(THE PROBLEM) The entries below should be quoted exactly, with no pictures carried over.

[Opening PROVIDED ENTRIES section]

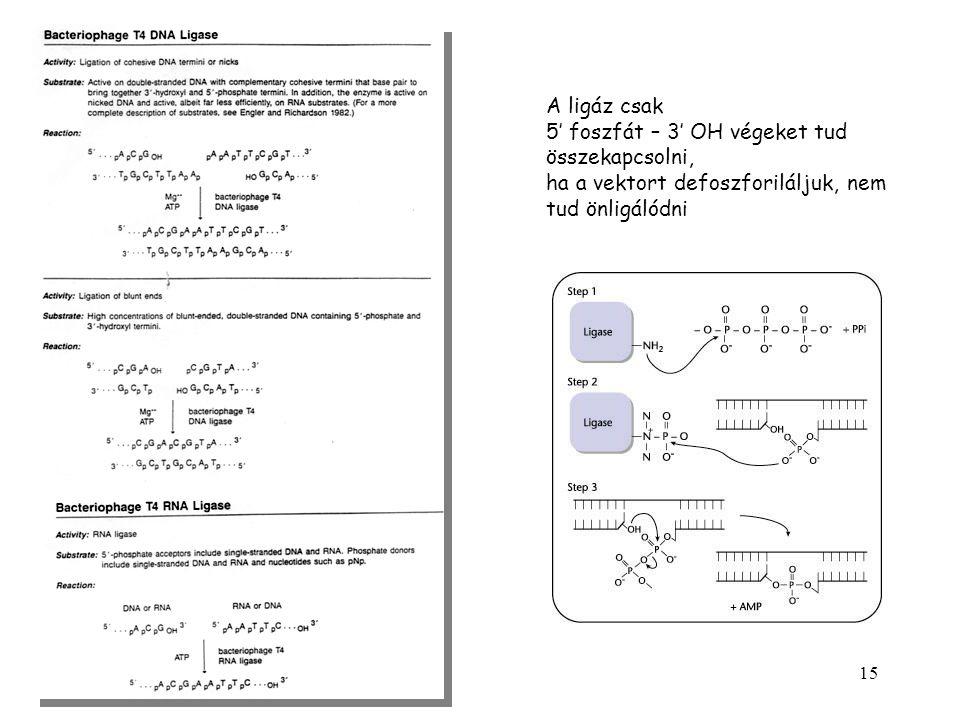 15 A ligáz csak 5' foszfát – 3' OH végeket tud összekapcsolni, ha a vektort defoszforiláljuk, nem tud önligálódni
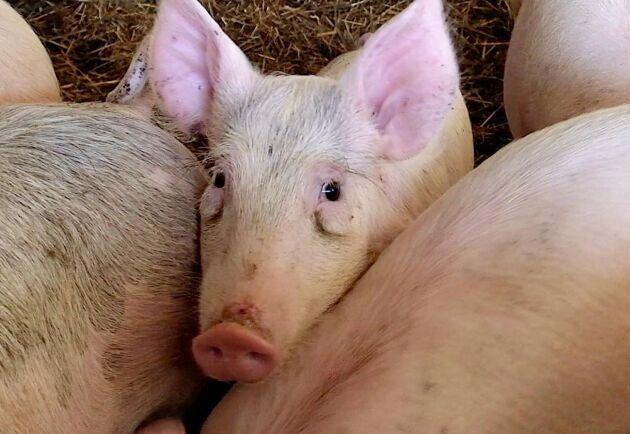 Nu kan du lämna synpunkter på hur EU jobbar med djurvälfärd.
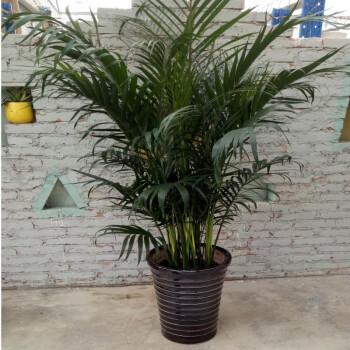 散尾葵 散尾葵凤尾竹 室内客厅大型绿植盆栽 袖珍叶夏威夷盆景 花卉植物t2 1.3到1.4米高度左右 不含盆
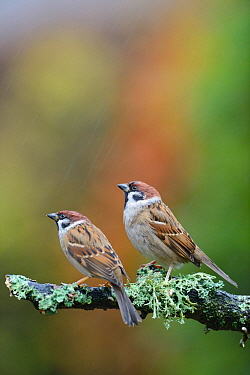 Tree sparrows (Passer montanus) perching on a branch in the rain. Perthshire, Scotland, December.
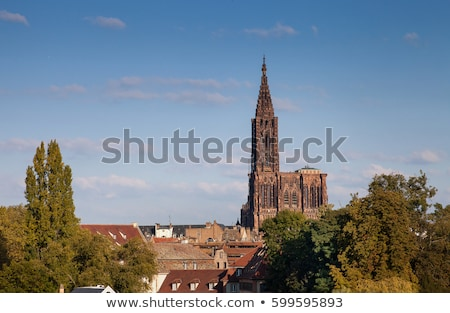 Cathedral Notre Dame, Strasbourg, Alsace, France Stock photo © phbcz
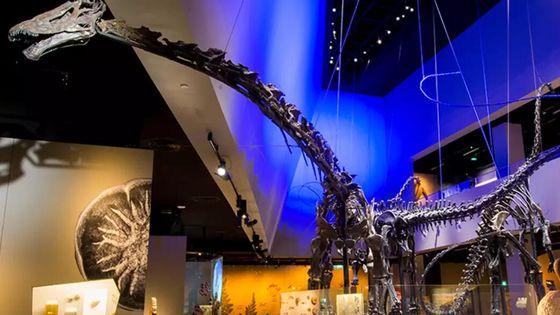 싱가포르 리콩치엔 자연사 박물관 입장권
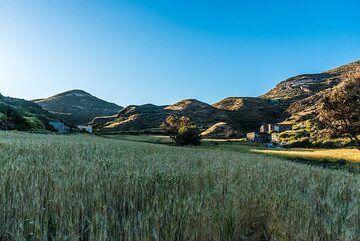 Barley field in the evening sunlight. (Photo: Tom Pfeiffer)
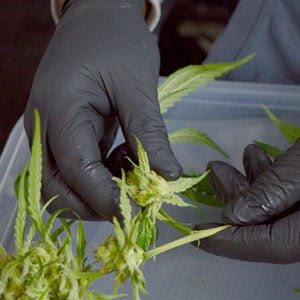 Tumble marijuana step 3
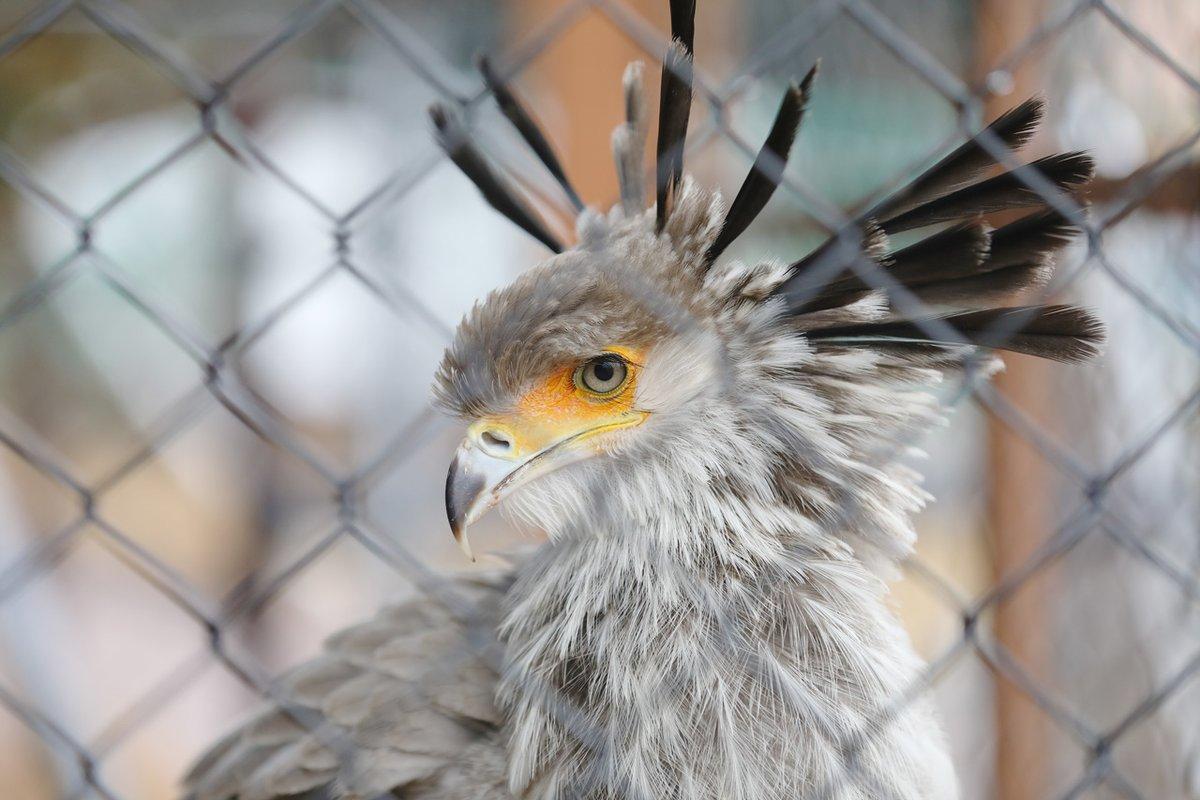 掛川花鳥園のヘビクイワシ3月に命名式が行われる予定の名前がまだない美人さん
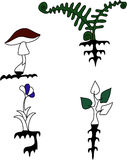 Plants Royalty Free Stock Images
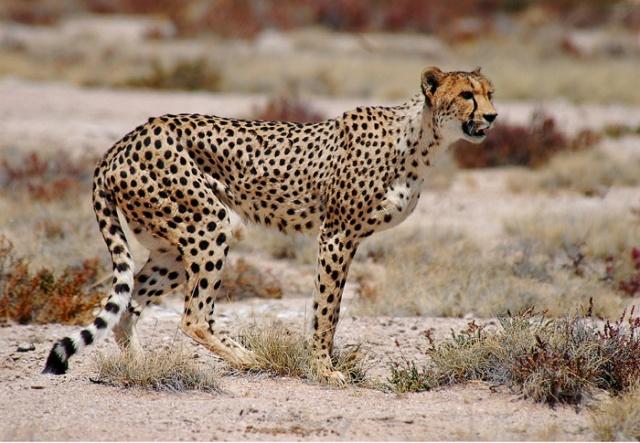 Cheetah - Etosha National Park, Namibia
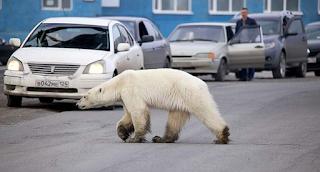 Εξουθενωμένη και πεινασμένη πολική αρκούδα περιπλανιέται σε πόλη της Σιβηρίας και ψάχνει φαγητό (βίντεο)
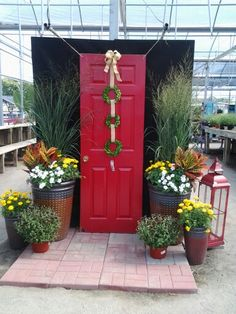 Colorful holiday door, as an addition to fall containers! Christmas Plants, Christmas Garden, Christmas Displays, Garden Nursery, Plant Nursery, Garden Center Displays, Garden Centre, Door Displays, Retail Displays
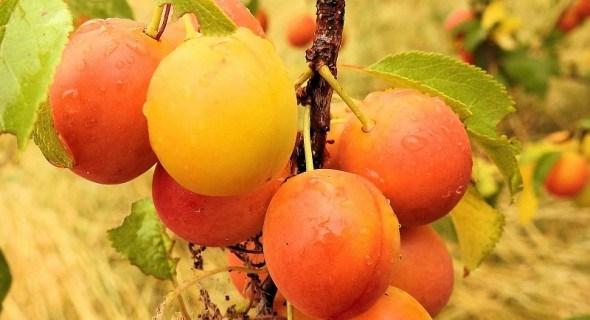 Найближча родичка сливи: алича. Вибираємо сорти з десертними плодами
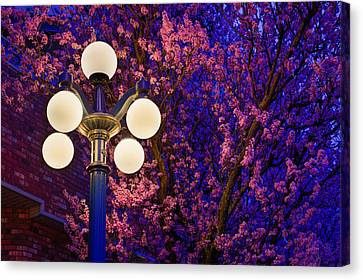 Night Of The Cherry Blossoms Canvas Print by Keith Boone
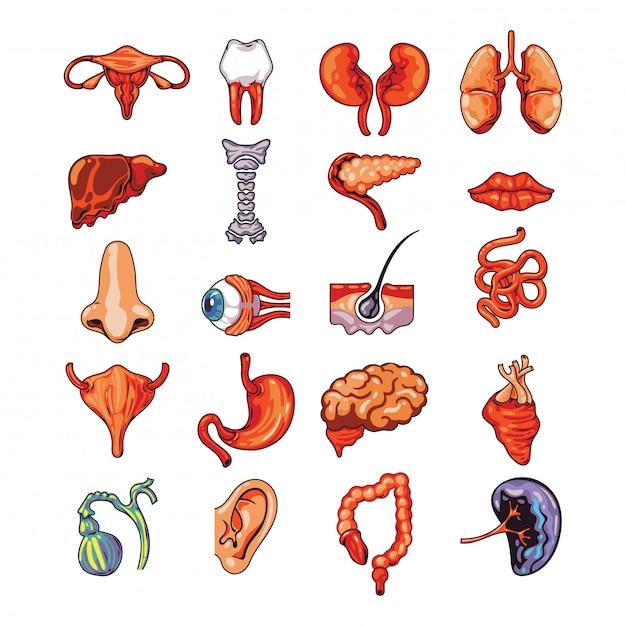 Reeks menselijke interne organen met inbegrip van hersenen, hart, lever, milt, nieren, reproductief systeem, huid geïsoleerde vectorillustratie Premium Vector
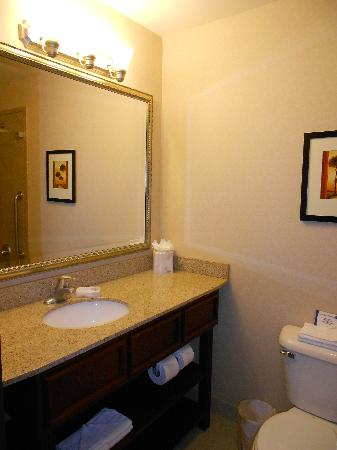 Comfort Inn & Suites Henderson: bathroom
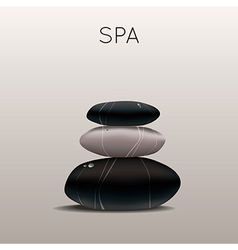 Spa with stones vector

[Closing PROVIDED ENTRIES section]

(PROBLEM SOLUTION)
 15 A ligáz csak 5' foszfát – 3' OH végeket tud összekapcsolni, ha a vektort defoszforiláljuk, nem tud önligálódni
 Nu kan du lämna synpunkter på hur EU jobbar med djurvälfärd.
 散尾葵 散尾葵凤尾竹 室内客厅大型绿植盆栽 袖珍叶夏威夷盆景 花卉植物t2 1.3到1.4米高度左右 不含盆
 Tree sparrows (Passer montanus) perching on a branch in the rain. Perthshire, Scotland, December.
 Cathedral Notre Dame, Strasbourg, Alsace, France Stock photo © phbcz
 싱가포르 리콩치엔 자연사 박물관 입장권
 Barley field in the evening sunlight. (Photo: Tom Pfeiffer)
 Tumble marijuana step 3
 掛川花鳥園のヘビクイワシ3月に命名式が行われる予定の名前がまだない美人さん
 Plants Royalty Free Stock Images
 Cheetah - Etosha National Park, Namibia
 Εξουθενωμένη και πεινασμένη πολική αρκούδα περιπλανιέται σε πόλη της Σιβηρίας και ψάχνει φαγητό (βίντεο)
 Colorful holiday door, as an addition to fall containers! Christmas Plants, Christmas Garden, Christmas Displays, Garden Nursery, Plant Nursery, Garden Center Displays, Garden Centre, Door Displays, Retail Displays
 Найближча родичка сливи: алича. Вибираємо сорти з десертними плодами
 Night Of The Cherry Blossoms Canvas Print by Keith Boone
 Reeks menselijke interne organen met inbegrip van hersenen, hart, lever, milt, nieren, reproductief systeem, huid geïsoleerde vectorillustratie Premium Vector
 Comfort Inn & Suites Henderson: bathroom
 Spa with stones vector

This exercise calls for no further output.